AudioHandler.cpp

/****************************************************************
 * Class - AudioHandler
 * 
   * This class wraps the different audio output options for 
   * pinball machines (WAV Trigger, SB-100, SB-300, Squawk & Talk
   * -51, etc.) to provide different output options. Additionally,
   * it adds a bunch of audio management features:
   * 
   *   1) Different volume controls for FX, callouts, and music
   *   2) Automatically ducks music behind callouts
   *   3) Supports background soundtracks or looping songs
   *   4) A sound can be queued to play at a future time
   *   5) Callouts can be given different priorities
   *   6) Queued callouts at the same priority will be stacked
 *   
 *   
 * Typical usage:
 *   A global variable of class "AudioHandler" is declared
 *     (ex: "AudioHandler Audio;")
 * 
 *   During the setup() function:
 *    Audio.InitDevices(AUDIO_PLAY_TYPE_WAV_TRIGGER | AUDIO_PLAY_TYPE_ORIGINAL_SOUNDS); // declare what type of audio should be supported
 *    Audio.StopAllAudio(); // Stop any currently playing sounds 
 *    Audio.SetMusicDuckingGain(12); // negative gain applied to music when callouts are being played
 *    Audio.QueueSound(SOUND_EFFECT_MACHINE_INTRO, AUDIO_PLAY_TYPE_WAV_TRIGGER, CurrentTime+1200); // Play machine startup sound in 1.2 s
 *   
 *   Volumes set (pulled from EEPROM or set in setup routine):
 *    Audio.SetMusicVolume(MusicVolume); // value from 0-10 (inclusive)
▬▬▬
## EXERCISES TO COMPLETE
1. For each statement below, say whether it agrees with the AudioHandler header comment. Answer yes or no, and quote the words of the text that decide it.
(a) The class automatically ducks music behind callouts.
(b) The music volume accepts values from 0 to 100.
(c) In the usage shown, the machine startup sound is queued to play in 1.2 seconds.
2. Rewrite the paragraph of the AudioHandler header comment beginning "This class wraps" as a shorter bulleted list that keeps its main facts.

## SUPPLIED INFORMATION
▬▬▬
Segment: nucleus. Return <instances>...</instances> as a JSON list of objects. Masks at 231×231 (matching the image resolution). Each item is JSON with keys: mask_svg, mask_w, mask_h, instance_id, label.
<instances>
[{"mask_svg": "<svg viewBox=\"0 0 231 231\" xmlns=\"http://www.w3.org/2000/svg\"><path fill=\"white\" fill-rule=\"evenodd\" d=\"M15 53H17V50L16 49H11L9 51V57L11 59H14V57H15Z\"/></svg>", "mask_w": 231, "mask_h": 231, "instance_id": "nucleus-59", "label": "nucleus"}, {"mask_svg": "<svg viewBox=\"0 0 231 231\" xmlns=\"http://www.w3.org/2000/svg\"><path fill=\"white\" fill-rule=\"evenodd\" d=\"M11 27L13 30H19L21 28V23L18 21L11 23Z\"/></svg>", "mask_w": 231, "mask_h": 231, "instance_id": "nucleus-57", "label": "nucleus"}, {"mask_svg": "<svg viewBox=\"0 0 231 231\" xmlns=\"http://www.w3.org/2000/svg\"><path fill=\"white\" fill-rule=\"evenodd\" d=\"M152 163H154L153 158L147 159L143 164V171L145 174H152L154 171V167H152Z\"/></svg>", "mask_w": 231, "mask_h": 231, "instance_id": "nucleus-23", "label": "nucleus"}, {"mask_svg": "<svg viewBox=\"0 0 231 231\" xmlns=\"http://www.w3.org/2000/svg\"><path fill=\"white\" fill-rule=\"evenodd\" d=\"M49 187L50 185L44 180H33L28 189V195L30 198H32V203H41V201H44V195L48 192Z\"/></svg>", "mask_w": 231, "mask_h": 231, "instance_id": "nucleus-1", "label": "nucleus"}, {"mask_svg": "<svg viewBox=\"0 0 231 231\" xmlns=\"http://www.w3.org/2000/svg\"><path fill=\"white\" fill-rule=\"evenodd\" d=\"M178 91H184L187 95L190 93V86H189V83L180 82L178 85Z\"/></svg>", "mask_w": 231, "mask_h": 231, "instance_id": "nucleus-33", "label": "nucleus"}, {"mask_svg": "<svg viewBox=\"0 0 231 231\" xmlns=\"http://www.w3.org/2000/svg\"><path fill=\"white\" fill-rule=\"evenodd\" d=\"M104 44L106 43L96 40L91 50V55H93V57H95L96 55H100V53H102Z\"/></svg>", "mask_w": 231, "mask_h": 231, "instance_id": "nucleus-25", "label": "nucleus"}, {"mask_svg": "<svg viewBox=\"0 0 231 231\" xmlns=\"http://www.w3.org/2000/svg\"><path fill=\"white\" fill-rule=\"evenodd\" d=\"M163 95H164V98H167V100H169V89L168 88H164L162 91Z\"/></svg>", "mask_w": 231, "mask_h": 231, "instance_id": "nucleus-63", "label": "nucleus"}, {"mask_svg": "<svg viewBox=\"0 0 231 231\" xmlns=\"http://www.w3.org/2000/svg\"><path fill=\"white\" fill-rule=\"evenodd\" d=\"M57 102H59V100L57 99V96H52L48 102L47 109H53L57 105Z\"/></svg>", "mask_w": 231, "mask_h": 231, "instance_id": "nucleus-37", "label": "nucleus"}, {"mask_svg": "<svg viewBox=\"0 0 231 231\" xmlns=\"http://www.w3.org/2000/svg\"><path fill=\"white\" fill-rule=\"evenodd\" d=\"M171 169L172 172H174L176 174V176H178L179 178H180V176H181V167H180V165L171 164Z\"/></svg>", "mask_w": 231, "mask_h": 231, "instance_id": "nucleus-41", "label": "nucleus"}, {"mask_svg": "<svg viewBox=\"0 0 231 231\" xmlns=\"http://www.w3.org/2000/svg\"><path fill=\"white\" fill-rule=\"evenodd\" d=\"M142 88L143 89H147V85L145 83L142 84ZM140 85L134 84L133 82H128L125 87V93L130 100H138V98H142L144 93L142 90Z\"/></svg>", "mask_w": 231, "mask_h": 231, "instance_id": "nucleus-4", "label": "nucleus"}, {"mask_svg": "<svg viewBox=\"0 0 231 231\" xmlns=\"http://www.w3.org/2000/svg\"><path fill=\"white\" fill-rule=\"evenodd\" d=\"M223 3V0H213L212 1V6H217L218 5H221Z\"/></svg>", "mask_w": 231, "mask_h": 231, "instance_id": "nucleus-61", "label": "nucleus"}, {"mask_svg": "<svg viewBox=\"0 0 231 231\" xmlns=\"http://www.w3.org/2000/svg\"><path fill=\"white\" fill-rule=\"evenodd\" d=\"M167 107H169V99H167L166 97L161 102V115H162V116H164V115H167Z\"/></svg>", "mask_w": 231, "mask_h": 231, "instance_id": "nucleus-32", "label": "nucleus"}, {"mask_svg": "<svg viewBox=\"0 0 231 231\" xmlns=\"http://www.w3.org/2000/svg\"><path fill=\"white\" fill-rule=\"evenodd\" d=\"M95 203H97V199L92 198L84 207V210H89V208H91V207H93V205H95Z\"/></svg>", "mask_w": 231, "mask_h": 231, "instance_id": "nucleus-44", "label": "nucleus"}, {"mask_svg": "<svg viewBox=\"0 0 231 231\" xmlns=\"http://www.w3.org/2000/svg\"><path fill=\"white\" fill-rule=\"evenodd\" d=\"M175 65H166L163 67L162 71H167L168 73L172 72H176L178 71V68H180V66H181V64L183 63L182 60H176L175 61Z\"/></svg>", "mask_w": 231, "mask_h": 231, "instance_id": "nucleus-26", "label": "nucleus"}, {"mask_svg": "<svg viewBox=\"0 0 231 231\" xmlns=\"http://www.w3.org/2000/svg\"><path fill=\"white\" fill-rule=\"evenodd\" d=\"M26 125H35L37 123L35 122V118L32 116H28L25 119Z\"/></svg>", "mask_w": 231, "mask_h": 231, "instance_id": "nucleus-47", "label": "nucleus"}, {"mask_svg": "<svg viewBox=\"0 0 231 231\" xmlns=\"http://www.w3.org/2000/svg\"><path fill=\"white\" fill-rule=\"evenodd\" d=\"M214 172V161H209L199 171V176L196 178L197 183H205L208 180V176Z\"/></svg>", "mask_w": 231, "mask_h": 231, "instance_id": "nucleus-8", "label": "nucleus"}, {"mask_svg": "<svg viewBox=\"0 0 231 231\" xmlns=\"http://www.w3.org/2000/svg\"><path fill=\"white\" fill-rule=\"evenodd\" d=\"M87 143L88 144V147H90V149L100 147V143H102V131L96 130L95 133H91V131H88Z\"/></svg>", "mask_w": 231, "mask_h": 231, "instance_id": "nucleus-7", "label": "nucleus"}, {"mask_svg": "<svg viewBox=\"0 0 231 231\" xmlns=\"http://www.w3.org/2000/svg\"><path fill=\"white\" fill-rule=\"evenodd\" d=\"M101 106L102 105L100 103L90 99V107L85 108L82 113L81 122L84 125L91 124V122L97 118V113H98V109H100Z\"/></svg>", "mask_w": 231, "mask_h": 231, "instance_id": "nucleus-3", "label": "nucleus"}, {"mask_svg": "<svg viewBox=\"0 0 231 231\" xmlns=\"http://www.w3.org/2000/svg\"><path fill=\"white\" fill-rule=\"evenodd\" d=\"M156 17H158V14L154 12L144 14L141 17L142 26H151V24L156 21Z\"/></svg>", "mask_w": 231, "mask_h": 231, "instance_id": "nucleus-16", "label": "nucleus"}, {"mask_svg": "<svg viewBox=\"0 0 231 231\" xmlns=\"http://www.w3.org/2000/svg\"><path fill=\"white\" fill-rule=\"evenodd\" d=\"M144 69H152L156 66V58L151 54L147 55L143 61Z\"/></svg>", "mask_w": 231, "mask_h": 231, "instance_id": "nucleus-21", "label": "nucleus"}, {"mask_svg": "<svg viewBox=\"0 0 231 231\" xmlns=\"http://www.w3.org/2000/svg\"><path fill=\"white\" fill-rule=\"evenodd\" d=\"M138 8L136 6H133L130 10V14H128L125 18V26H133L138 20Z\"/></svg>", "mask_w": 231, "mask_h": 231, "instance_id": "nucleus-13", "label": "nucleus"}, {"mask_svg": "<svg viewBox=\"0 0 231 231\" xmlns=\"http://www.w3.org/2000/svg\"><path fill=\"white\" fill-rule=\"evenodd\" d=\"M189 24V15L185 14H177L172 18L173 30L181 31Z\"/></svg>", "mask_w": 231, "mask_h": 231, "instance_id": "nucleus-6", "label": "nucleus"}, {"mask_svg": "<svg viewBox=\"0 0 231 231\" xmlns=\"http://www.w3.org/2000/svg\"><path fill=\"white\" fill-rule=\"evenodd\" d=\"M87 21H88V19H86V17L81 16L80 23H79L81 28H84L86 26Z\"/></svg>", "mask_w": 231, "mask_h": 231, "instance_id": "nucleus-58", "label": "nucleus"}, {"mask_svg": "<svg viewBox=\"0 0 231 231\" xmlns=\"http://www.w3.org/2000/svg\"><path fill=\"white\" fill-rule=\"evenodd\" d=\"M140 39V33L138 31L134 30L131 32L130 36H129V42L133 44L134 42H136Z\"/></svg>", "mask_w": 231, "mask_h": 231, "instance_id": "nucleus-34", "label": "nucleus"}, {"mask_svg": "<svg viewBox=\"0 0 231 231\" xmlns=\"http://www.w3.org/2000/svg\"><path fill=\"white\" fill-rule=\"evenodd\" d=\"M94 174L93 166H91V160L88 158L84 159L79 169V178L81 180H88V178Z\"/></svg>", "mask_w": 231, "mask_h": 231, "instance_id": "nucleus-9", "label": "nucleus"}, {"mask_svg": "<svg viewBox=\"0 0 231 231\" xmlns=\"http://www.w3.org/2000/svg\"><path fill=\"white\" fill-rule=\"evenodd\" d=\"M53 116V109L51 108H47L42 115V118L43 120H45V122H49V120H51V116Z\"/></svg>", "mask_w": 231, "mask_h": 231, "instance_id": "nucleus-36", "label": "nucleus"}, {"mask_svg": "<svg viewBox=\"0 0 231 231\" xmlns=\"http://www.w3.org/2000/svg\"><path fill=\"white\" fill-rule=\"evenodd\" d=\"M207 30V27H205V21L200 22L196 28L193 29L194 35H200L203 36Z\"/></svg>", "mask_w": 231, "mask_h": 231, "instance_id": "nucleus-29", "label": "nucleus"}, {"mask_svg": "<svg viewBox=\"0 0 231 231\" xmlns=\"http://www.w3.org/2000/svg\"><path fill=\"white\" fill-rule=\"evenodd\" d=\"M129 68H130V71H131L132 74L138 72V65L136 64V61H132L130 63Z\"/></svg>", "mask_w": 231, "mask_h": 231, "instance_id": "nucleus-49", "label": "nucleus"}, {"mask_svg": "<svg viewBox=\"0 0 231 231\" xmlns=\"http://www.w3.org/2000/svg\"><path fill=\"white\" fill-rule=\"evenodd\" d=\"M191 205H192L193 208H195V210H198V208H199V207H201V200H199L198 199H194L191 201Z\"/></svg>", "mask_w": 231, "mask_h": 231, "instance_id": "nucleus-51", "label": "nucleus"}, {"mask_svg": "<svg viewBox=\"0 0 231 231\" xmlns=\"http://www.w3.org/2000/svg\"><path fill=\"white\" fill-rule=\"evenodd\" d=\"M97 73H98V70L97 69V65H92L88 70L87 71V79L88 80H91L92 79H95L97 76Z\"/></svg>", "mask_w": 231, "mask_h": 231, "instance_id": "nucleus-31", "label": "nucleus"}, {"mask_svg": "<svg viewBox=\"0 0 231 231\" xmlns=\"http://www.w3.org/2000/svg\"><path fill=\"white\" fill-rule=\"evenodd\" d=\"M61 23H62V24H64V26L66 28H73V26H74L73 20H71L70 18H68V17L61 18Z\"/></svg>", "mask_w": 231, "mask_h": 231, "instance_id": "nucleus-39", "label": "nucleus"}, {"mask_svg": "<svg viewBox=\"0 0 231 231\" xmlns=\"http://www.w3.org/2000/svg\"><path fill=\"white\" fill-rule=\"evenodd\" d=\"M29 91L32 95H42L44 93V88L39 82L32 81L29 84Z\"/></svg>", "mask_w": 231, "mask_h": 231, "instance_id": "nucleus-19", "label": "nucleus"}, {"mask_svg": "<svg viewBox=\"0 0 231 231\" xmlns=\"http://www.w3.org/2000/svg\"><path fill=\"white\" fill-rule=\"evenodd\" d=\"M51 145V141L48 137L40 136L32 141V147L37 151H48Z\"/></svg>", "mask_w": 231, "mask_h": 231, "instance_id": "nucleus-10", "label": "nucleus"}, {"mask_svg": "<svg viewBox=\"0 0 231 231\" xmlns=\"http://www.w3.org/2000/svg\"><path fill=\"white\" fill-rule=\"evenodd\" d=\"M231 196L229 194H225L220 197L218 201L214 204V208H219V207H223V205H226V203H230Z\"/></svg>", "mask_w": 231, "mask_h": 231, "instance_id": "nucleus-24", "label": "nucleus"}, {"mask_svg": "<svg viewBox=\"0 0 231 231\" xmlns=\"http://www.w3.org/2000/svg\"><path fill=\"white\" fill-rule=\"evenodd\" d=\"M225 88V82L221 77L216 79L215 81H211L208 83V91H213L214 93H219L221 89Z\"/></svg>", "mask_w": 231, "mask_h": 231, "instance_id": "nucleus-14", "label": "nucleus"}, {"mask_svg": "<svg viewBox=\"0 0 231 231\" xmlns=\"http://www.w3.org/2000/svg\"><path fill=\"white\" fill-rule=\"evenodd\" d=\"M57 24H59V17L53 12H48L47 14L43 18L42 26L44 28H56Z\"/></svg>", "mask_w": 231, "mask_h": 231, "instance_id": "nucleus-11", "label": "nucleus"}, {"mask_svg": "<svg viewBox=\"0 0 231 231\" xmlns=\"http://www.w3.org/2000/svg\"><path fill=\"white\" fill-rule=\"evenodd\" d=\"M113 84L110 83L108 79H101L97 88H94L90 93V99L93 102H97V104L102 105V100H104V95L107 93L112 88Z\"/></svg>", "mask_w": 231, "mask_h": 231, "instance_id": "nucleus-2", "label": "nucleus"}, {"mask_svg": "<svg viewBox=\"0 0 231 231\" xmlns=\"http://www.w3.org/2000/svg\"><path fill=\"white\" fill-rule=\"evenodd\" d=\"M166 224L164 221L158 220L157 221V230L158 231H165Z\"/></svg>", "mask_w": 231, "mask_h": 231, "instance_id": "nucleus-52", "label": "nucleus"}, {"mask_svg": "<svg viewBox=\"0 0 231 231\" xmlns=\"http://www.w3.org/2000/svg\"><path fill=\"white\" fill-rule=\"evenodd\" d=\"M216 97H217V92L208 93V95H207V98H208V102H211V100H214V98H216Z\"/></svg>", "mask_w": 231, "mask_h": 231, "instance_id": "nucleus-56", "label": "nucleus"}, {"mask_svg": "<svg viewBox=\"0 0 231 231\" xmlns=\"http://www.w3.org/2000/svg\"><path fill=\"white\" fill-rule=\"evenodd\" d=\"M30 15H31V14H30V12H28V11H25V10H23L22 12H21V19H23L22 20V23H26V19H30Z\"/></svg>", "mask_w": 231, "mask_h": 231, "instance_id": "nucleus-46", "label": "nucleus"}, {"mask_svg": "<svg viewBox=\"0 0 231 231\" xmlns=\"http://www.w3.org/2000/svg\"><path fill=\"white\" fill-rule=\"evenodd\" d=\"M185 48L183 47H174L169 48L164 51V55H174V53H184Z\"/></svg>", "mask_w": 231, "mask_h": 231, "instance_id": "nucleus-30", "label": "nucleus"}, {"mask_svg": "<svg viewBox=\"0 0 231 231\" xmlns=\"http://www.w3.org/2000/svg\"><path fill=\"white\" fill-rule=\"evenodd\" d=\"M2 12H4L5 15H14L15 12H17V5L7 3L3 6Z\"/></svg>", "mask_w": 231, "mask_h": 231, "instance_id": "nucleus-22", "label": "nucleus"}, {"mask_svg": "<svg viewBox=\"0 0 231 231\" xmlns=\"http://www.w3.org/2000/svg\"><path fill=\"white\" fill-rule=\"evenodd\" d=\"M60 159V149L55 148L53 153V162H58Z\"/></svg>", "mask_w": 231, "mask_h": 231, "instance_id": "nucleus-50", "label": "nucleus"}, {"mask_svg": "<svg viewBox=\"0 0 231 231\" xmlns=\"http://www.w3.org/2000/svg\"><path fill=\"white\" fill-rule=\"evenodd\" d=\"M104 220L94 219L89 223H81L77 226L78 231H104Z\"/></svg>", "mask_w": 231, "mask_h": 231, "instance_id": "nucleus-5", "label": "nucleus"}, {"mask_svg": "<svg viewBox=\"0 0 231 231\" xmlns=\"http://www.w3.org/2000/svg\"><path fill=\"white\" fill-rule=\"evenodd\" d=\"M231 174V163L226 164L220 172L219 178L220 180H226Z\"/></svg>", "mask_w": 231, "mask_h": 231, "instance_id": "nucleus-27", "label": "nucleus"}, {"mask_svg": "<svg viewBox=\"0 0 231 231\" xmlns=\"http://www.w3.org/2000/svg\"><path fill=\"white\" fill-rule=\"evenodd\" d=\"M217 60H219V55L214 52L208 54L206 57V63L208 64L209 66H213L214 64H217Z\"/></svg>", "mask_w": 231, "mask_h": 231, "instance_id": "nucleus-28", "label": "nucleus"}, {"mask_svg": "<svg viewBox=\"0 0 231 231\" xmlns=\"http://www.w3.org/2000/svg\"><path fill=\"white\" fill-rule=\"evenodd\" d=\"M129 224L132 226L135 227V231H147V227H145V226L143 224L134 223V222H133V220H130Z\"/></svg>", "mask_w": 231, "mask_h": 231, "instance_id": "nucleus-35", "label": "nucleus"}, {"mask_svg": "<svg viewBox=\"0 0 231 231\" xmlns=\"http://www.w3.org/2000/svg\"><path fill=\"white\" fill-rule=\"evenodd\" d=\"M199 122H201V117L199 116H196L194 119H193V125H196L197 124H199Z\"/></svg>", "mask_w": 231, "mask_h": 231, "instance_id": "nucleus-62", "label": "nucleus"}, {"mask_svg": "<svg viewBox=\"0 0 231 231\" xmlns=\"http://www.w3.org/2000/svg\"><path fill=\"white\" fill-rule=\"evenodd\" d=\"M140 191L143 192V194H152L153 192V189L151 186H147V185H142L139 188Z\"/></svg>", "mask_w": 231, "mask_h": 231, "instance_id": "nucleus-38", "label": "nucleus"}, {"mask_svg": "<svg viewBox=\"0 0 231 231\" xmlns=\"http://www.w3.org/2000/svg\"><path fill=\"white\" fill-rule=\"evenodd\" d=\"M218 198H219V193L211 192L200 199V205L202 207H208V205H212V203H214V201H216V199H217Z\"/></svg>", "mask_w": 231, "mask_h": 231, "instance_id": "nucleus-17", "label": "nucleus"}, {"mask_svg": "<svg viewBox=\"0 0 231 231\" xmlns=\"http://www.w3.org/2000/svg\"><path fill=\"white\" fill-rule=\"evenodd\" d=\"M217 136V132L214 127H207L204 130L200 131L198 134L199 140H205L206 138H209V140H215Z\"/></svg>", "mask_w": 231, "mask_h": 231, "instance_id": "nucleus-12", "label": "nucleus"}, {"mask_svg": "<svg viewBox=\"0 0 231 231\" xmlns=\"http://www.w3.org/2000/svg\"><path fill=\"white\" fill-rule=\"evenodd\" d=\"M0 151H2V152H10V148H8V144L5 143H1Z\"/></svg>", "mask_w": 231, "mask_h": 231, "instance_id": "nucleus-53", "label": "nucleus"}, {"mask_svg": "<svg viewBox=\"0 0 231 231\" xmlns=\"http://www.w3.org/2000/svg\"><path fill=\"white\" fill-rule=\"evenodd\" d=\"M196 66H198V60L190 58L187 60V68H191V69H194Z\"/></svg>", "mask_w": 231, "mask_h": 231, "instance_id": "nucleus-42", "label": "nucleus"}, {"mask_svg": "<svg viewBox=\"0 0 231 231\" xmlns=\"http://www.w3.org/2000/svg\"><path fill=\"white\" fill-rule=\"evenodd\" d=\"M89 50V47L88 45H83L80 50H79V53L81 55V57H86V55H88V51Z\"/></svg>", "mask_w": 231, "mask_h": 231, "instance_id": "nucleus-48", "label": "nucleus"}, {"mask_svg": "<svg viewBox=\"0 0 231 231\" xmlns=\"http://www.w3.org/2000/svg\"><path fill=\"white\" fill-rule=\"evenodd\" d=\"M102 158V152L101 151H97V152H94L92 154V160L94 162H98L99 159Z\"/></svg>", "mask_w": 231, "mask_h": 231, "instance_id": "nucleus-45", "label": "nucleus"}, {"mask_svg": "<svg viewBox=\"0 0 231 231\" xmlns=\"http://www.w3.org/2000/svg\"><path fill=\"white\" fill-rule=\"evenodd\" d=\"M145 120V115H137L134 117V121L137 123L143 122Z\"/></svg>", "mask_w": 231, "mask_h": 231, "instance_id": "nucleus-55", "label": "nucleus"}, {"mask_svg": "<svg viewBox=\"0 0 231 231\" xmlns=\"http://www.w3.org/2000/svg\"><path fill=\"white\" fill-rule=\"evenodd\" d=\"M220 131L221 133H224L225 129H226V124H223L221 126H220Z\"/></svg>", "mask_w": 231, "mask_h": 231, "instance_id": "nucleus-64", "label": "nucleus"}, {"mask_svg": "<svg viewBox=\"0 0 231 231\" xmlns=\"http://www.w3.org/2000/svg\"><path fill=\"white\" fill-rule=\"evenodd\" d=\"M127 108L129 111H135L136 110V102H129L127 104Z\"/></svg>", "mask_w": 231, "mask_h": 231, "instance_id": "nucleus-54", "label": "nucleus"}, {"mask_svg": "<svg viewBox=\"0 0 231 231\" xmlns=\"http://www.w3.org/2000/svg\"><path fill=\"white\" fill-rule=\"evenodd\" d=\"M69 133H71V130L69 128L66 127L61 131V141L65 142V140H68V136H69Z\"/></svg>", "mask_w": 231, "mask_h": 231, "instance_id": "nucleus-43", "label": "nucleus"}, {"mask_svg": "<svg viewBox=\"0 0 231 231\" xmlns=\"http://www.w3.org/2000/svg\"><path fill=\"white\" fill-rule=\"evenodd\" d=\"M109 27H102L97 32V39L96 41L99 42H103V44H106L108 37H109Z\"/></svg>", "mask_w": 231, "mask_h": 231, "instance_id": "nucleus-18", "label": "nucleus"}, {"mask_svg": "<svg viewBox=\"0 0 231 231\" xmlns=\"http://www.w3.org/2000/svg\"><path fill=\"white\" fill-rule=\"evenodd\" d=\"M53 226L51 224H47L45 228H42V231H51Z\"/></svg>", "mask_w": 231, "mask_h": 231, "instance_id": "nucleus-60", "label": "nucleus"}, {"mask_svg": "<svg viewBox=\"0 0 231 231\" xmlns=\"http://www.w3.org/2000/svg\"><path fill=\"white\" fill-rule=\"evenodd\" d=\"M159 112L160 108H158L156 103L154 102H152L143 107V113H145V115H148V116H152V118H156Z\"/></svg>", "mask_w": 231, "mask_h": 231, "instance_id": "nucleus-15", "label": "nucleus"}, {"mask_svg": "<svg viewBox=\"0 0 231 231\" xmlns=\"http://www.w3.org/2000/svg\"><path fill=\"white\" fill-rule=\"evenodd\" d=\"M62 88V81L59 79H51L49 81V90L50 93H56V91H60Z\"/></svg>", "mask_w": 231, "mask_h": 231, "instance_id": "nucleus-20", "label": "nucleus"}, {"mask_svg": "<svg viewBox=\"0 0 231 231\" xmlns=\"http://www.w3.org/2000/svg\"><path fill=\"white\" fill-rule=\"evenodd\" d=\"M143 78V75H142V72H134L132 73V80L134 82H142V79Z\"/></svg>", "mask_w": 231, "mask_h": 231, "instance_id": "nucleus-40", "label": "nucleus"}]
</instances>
▬▬▬
## OUTPUTS
1.
(a) Yes: "Automatically ducks music behind callouts"
(b) No: "value from 0-10 (inclusive)"
(c) Yes: "Play machine startup sound in 1.2 s"

2.
- Wraps pinball audio outputs (WAV Trigger, SB-100, SB-300, Squawk & Talk-51, etc.)
- Separate volumes for FX, callouts, and music
- Music ducked automatically behind callouts
- Background soundtracks or looping songs
- Sounds can be queued for a future time
- Callouts can have priorities, and queued callouts of equal priority are stacked